Surface Replacement of the Hip
In surface replacement, the femoral neck is preserved rather than amputated as is done in conventional stem-type total hip replacement. The femoral head is reshaped and resurfaced with a prosthetic shell. As a result, the femoral bone is loaded more like a normal hip and the bone is preserved. Since the resurfaced head is very similar in size to the normal hip (about 40-50 mm), it is more stable and dislocation risk is minimal. An example of a surface replacement is shown in Figures 6A and 6B.
Several different hip resurfacing systems were introduced in five countries in the early 1970s. They were implanted in young patients who were expected to require more than one replacement in their lifetime because they were thought to be more conservative devices than the conventional replacements. Some surface replacements with polyethylene have had long-term durability of up to 18 years thus far. However, because of the large diameter ball size of the surface replacement, there was more polyethylene bearing wear (the debris accumulation which undermines the fixation) which results in loosening of the prosthesis. Most surgeons abandoned surface replacements with polyethylene in the 1980s and early 1990s. Despite the fact that the durability was often less than desired, the femoral bone preserved by these systems was especially valuable for these young patients when revision surgery was required making that second surgery comparable to primary replacement.
The conservative and more physiologically compatible nature of the surface replacement has always been appealing to both surgeons and patients. There is renewed interest which has been fostered by the reintroduction of all-metal bearings which could dramatically increase the durability. The first of these metal/metal surface replacements was introduced in Germany and subsequently in England and at the JRI in the early 1990s. The instruments and design have been improved using modern techniques to further reduce wear and to facilitate the procedure. The major advantage of the surface replacement is in the preservation of the femoral head and neck. Further, unlike the acetabular reconstruction with the earlier designs which contained polyethylene bearings, very little bone is removed and the procedure is now conservative on the acetabular pelvic side of the joint as well. In short, no "bridges are burned" with the surface replacement procedure.
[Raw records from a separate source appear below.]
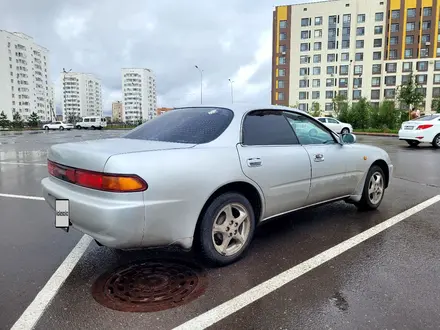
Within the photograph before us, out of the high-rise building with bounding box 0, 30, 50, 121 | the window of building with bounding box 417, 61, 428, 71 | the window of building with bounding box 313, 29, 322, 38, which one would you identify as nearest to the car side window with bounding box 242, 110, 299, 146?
the window of building with bounding box 417, 61, 428, 71

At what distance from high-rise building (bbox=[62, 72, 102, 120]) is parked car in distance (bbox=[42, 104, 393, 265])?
139m

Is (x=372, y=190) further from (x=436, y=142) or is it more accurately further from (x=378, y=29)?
(x=378, y=29)

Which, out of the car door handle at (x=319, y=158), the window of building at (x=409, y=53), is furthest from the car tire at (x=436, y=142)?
the window of building at (x=409, y=53)

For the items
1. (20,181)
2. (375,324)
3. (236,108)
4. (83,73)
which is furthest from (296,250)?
(83,73)

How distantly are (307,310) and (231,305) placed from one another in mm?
546

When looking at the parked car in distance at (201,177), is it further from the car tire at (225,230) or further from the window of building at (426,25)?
the window of building at (426,25)

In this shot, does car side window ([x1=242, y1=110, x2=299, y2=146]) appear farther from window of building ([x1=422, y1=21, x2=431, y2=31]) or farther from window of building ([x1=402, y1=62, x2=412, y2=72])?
window of building ([x1=422, y1=21, x2=431, y2=31])

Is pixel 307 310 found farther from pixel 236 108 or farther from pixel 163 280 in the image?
pixel 236 108

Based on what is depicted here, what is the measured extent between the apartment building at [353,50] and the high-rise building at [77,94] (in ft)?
288

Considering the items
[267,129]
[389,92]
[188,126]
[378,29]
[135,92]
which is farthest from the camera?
[135,92]

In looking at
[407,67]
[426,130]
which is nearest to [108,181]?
[426,130]

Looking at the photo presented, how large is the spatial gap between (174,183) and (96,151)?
2.39ft

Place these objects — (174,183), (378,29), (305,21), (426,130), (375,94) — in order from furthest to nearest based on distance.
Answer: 1. (305,21)
2. (375,94)
3. (378,29)
4. (426,130)
5. (174,183)

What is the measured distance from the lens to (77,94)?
138250 mm
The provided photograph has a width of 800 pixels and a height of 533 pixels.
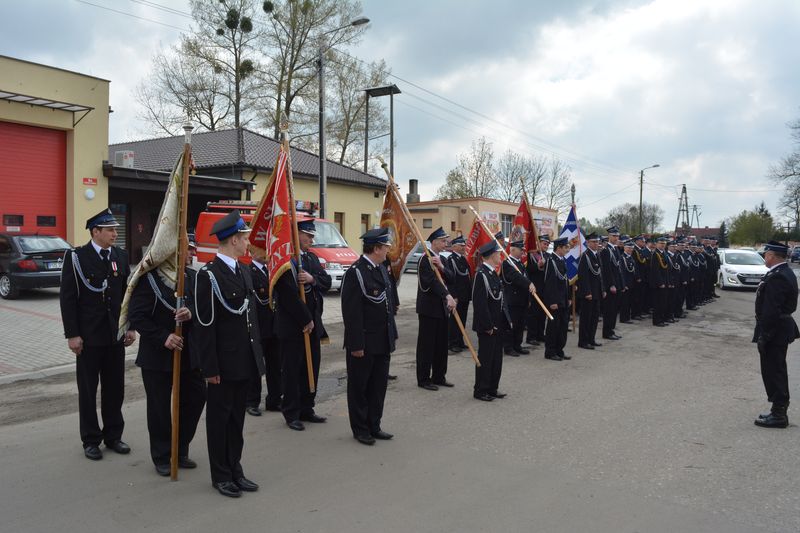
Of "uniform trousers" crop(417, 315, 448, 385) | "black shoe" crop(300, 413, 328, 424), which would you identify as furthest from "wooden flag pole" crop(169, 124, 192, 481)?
"uniform trousers" crop(417, 315, 448, 385)

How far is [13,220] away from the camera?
18.3 meters

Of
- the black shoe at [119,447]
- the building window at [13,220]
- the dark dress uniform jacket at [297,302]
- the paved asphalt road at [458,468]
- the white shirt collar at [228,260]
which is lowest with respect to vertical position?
the paved asphalt road at [458,468]

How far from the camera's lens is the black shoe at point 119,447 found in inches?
210

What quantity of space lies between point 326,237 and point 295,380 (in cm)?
1301

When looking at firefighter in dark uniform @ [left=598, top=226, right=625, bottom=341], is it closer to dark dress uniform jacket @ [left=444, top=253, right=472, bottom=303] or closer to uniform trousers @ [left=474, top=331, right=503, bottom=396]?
dark dress uniform jacket @ [left=444, top=253, right=472, bottom=303]

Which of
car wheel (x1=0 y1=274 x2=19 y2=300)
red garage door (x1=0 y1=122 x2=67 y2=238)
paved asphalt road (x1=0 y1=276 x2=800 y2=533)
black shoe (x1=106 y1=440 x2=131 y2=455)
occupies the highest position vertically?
red garage door (x1=0 y1=122 x2=67 y2=238)

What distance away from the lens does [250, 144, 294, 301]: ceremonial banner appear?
5824 mm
Surface replacement may also permit higher levels of post- surgery activity with fewer downside risks than does a stem-type device. The increased stability is particularly conducive for sports and work activities where a more normal range of motion of the hip is required.
The lessons that we have learned regarding design and technique issues during the past 25 years combined with the modern precision manufacturing of metal/metal bearing surfaces have led to a very much improved device. Although it is impossible to predict how much increased durability will be achieved, the volumetric wear reduction is substantial, and it is unlikely that these devices will "wear out". We also believe that the metallic wear debris, based on our histological observations to date, appears to be well tolerated in the tissues. Potential long term undesirable consequences of these devices are unknown. However, they have been successfully implanted for over thirty years so we believe the risk is minimal.